• [Provided information]:
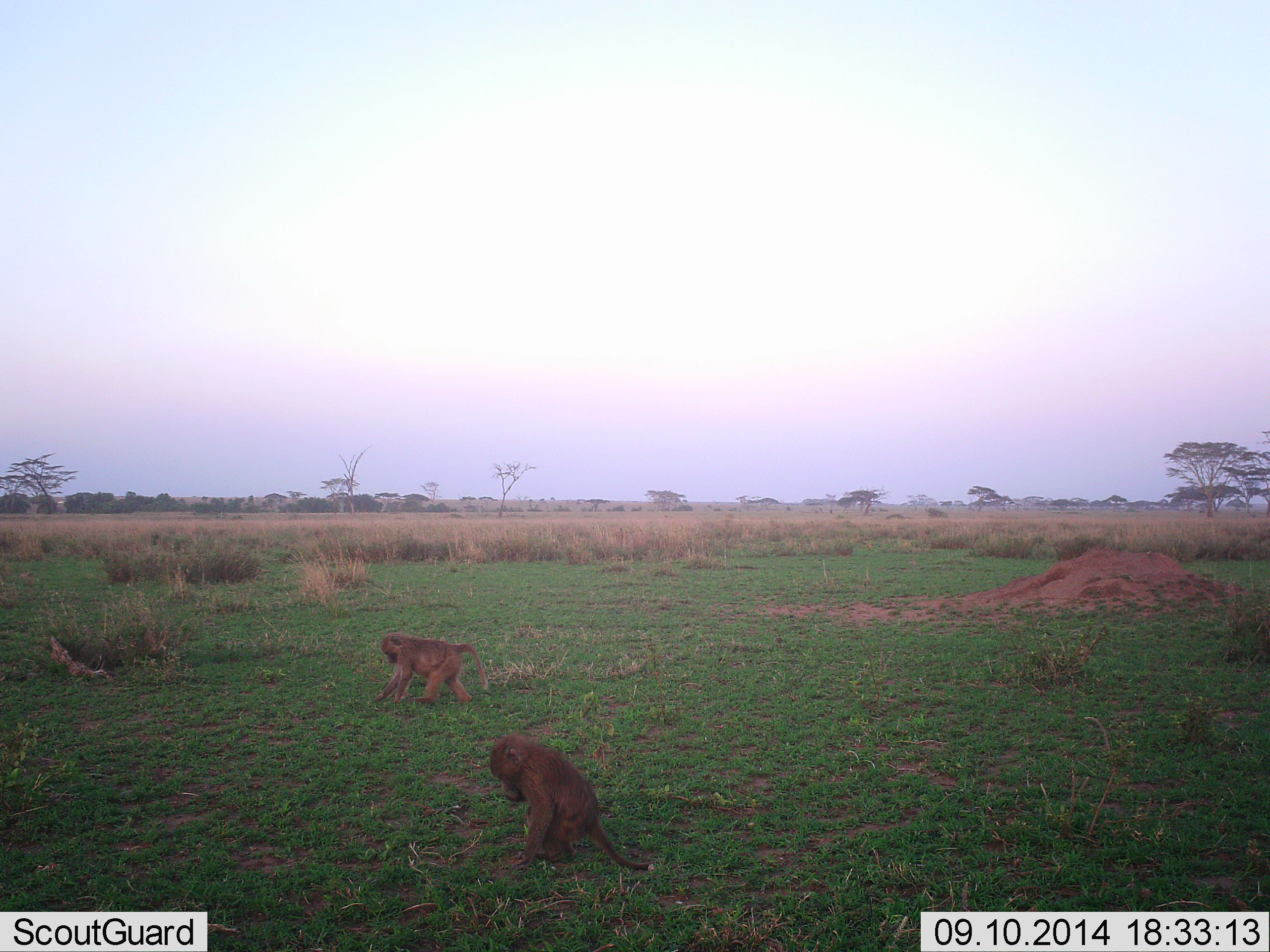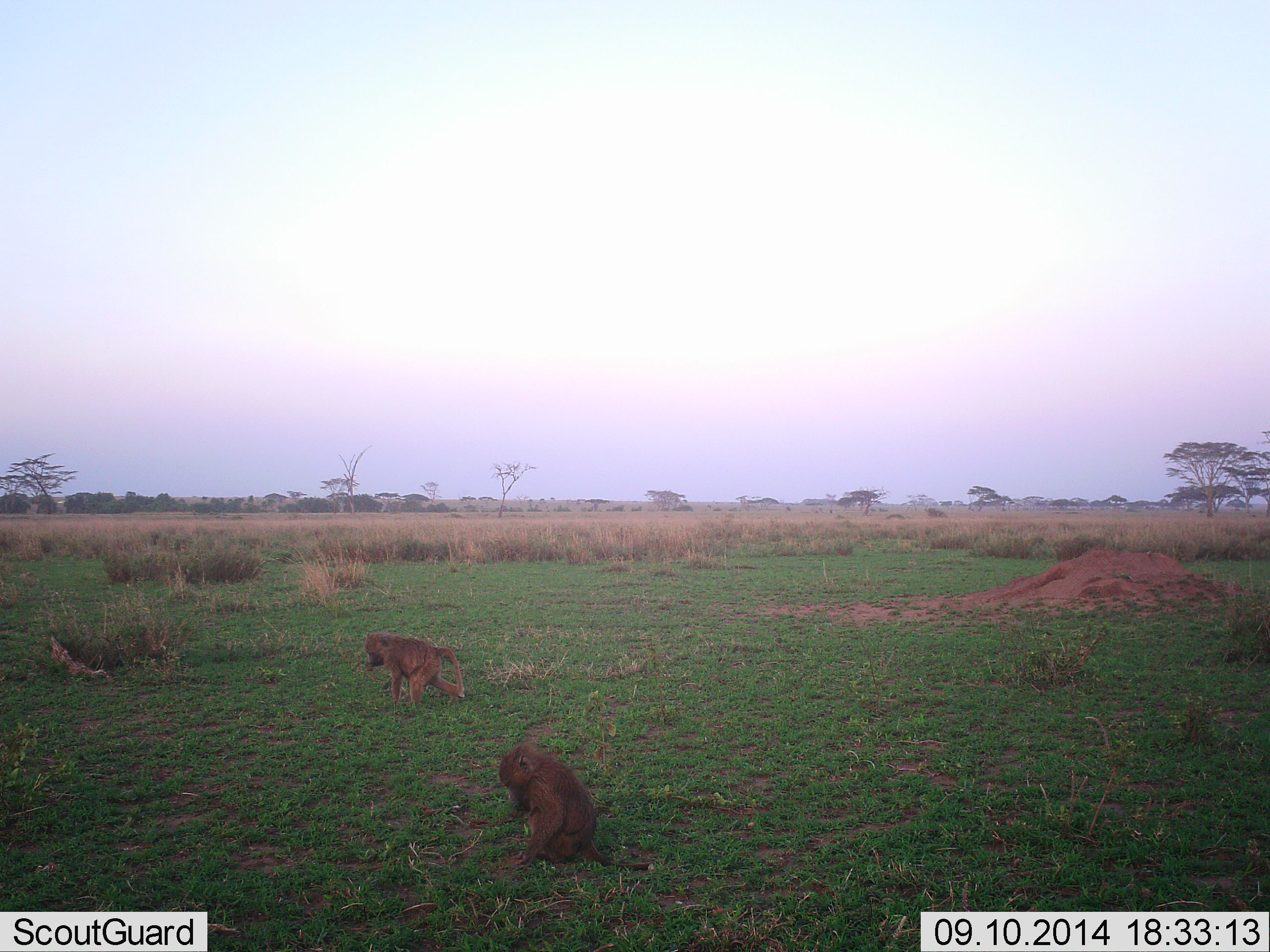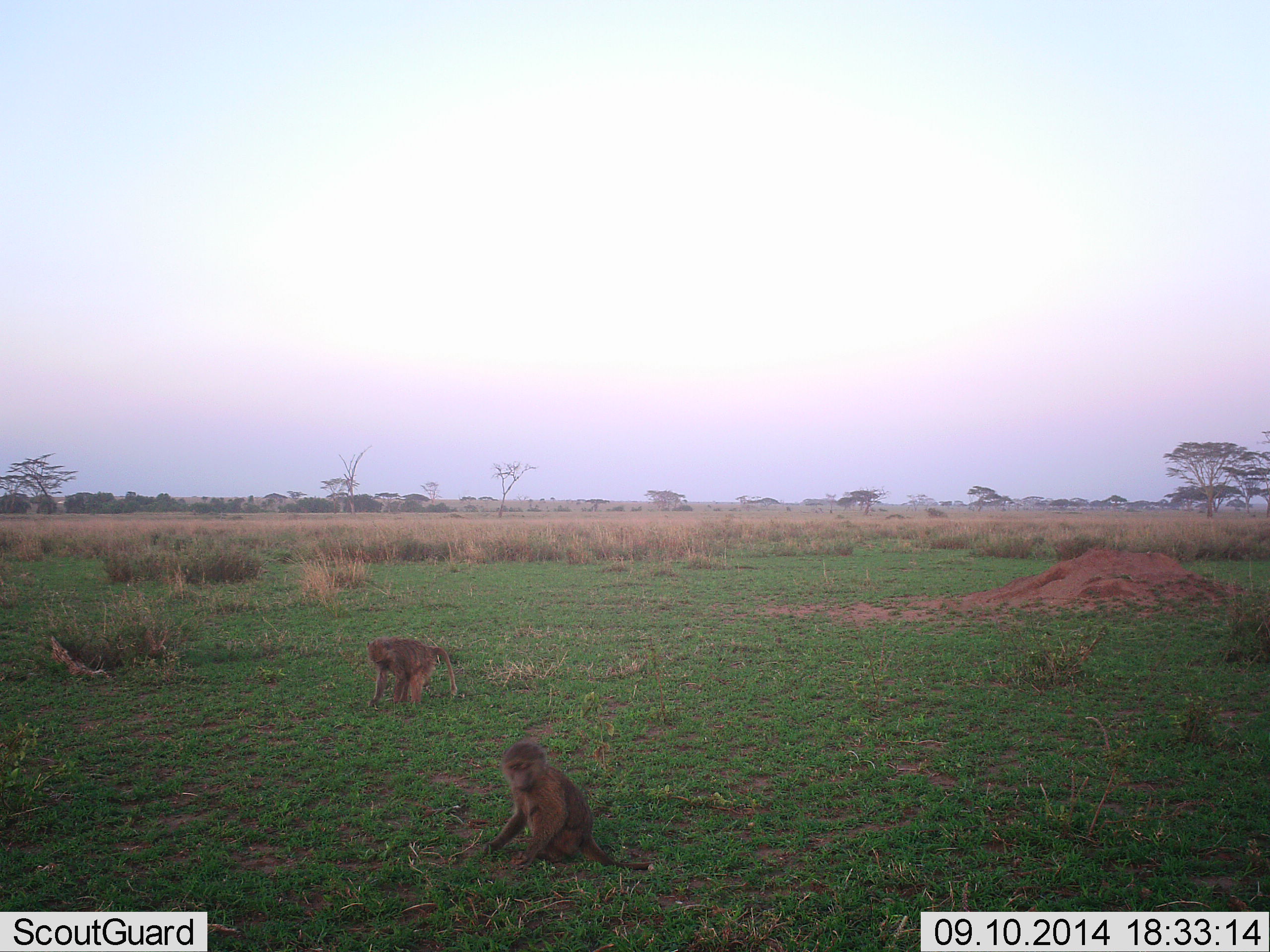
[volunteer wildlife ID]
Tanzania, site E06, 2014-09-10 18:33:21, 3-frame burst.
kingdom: Animalia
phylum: Chordata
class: Mammalia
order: Primates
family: Cercopithecidae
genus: Papio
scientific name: Papio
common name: baboon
Baboon (Papio), count 2. Behavior (volunteer vote fractions): standing 0%, resting 10%, moving 40%, interacting 0%. Young present (vote fraction): 20%. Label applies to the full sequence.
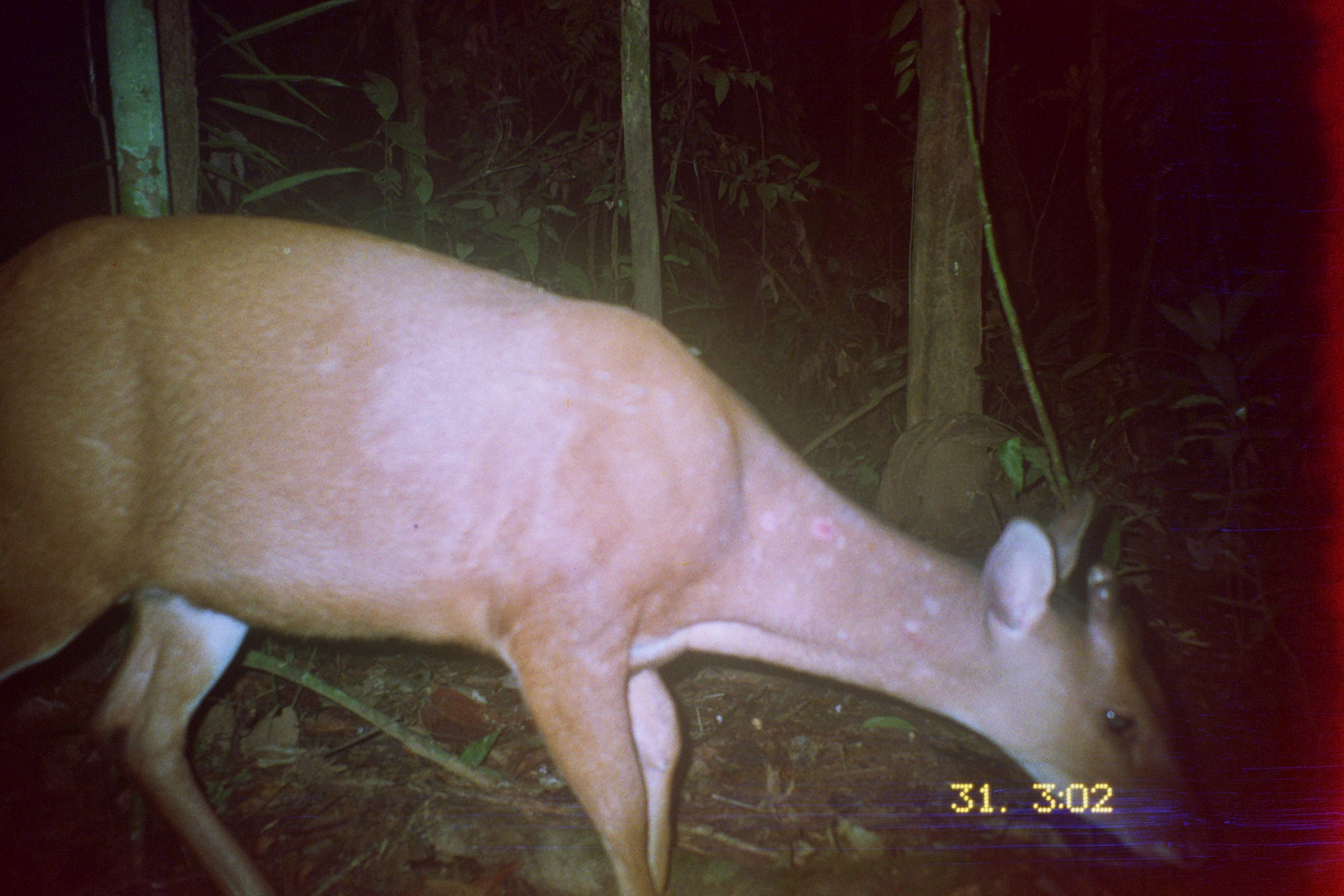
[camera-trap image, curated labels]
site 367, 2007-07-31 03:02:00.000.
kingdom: Animalia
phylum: Chordata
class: Mammalia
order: Artiodactyla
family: Cervidae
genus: Mazama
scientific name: Mazama americana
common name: red brocket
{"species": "Mazama americana (red brocket)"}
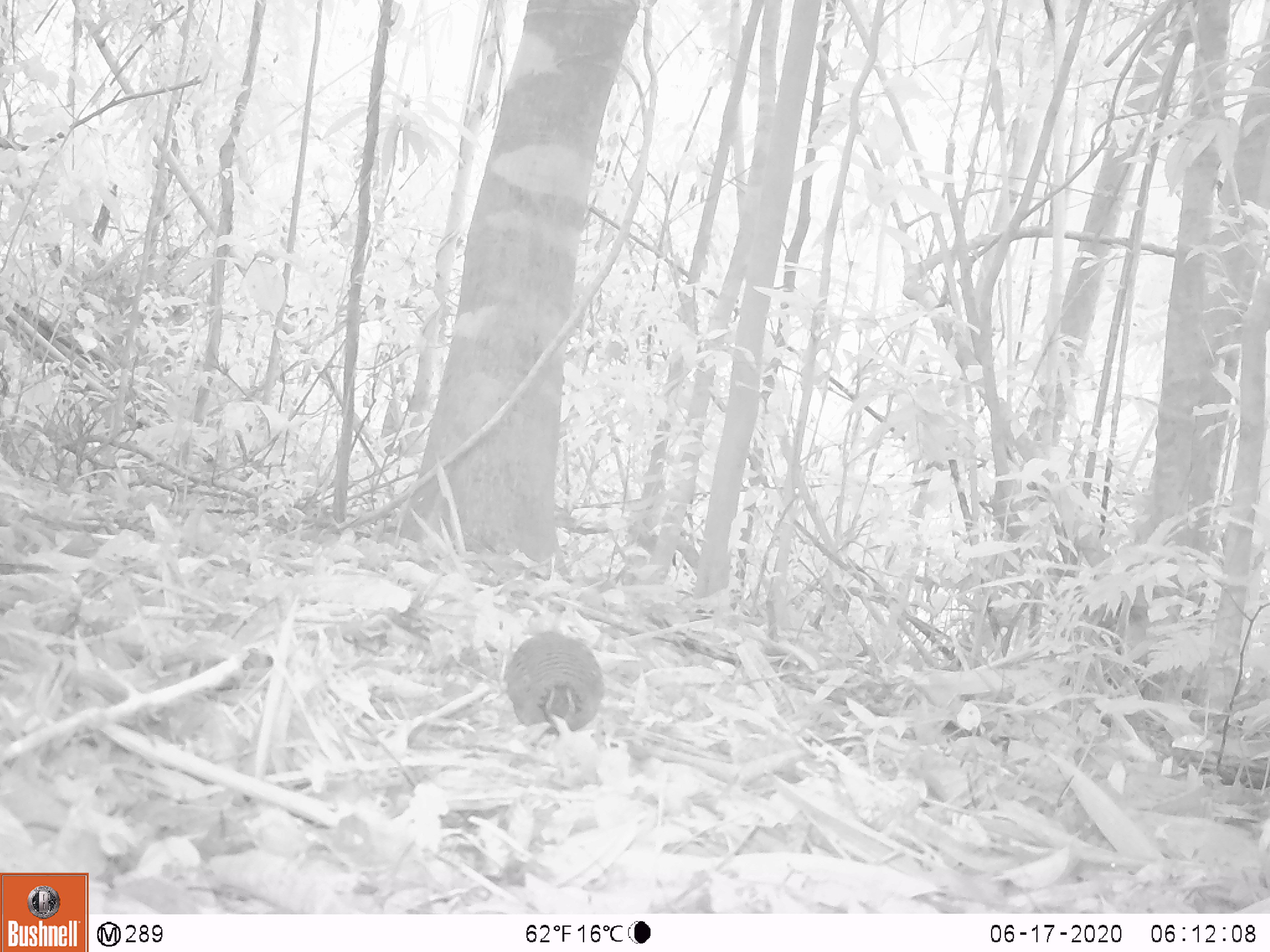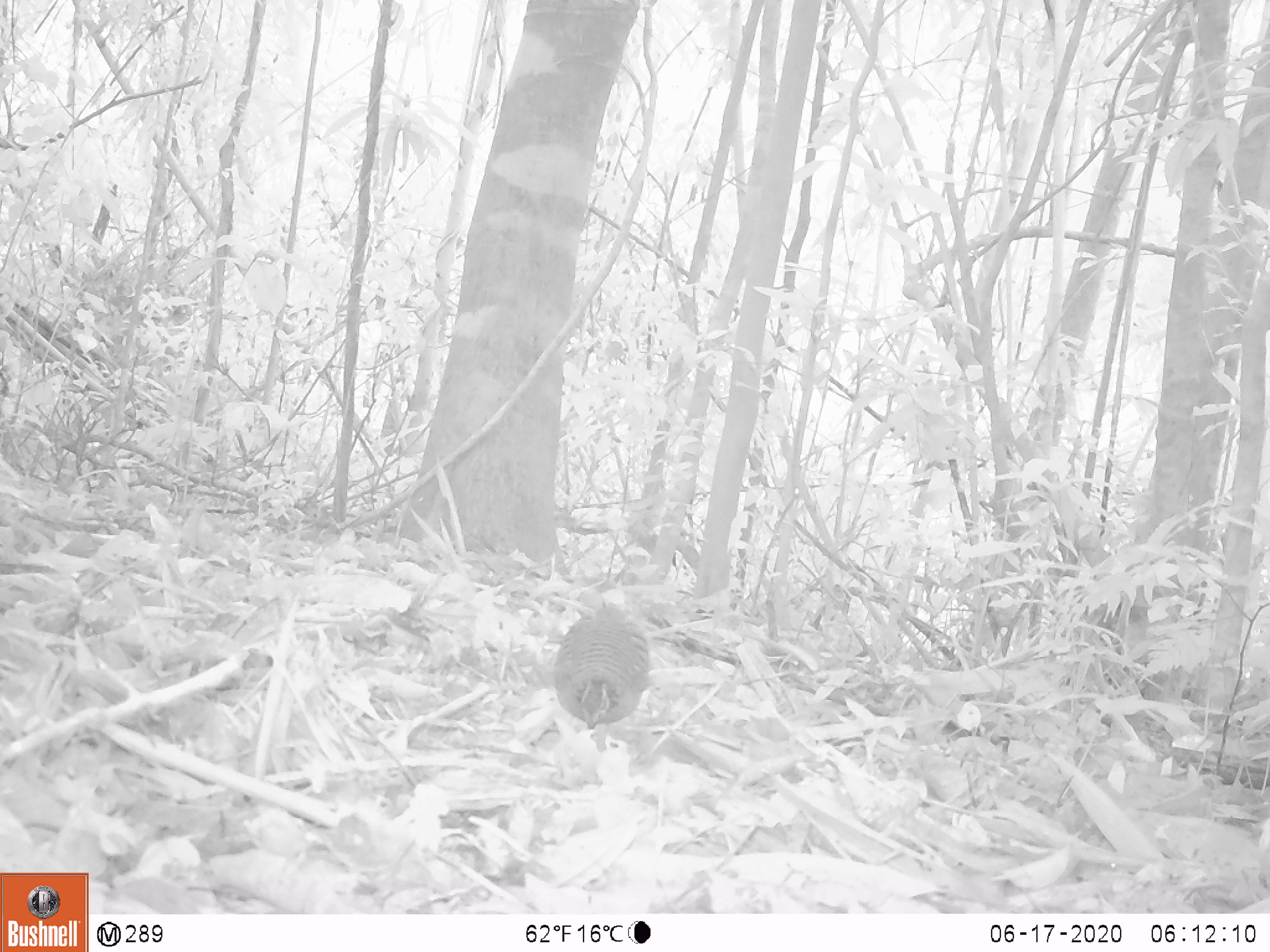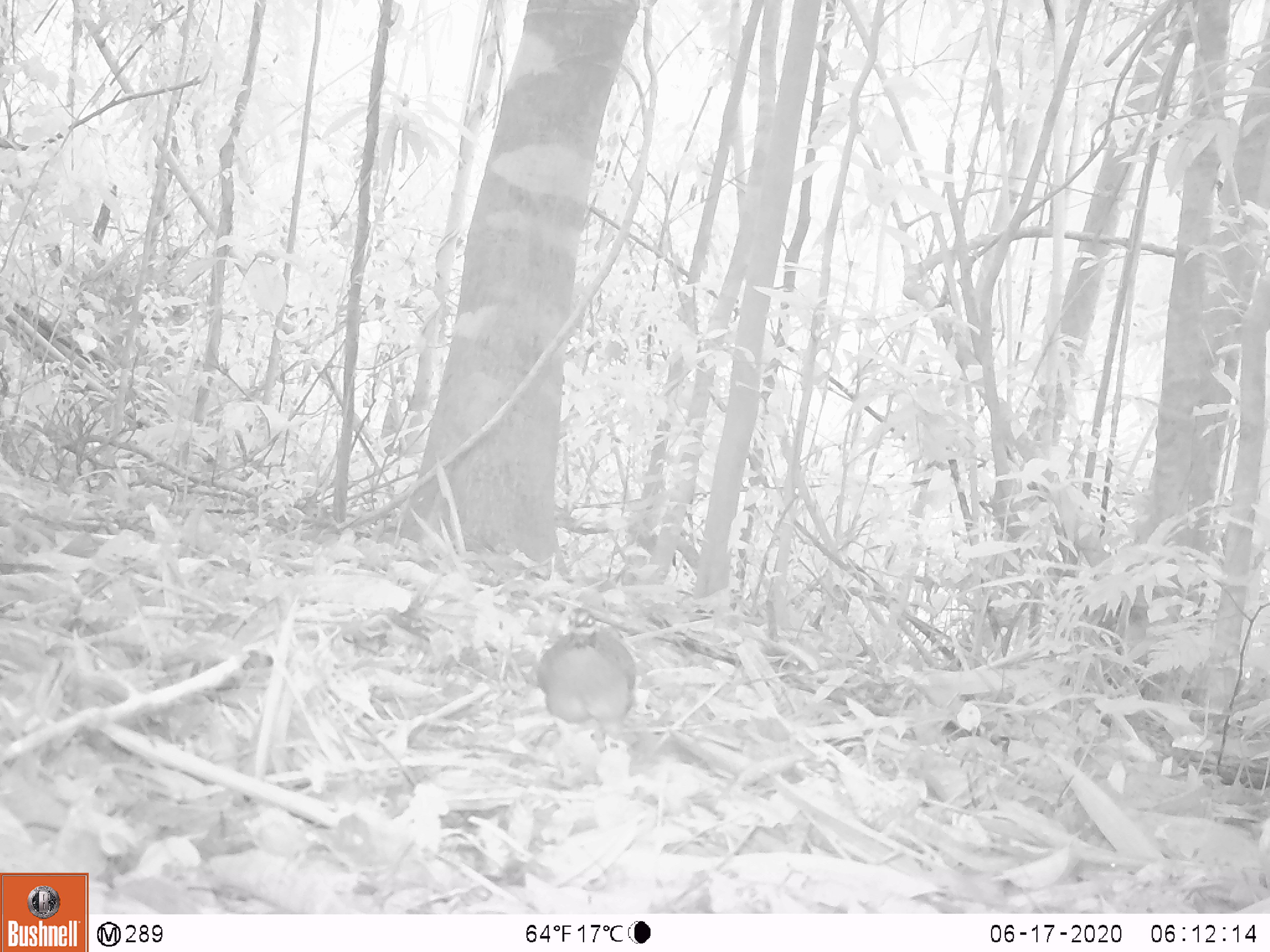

• [Work to be completed]:
Whichever lines of the records above hold the word "site" should all be copied out.

• [Exercise response]:
Tanzania, site E06, 2014-09-10 18:33:21, 3-frame burst.
site 367, 2007-07-31 03:02:00.000.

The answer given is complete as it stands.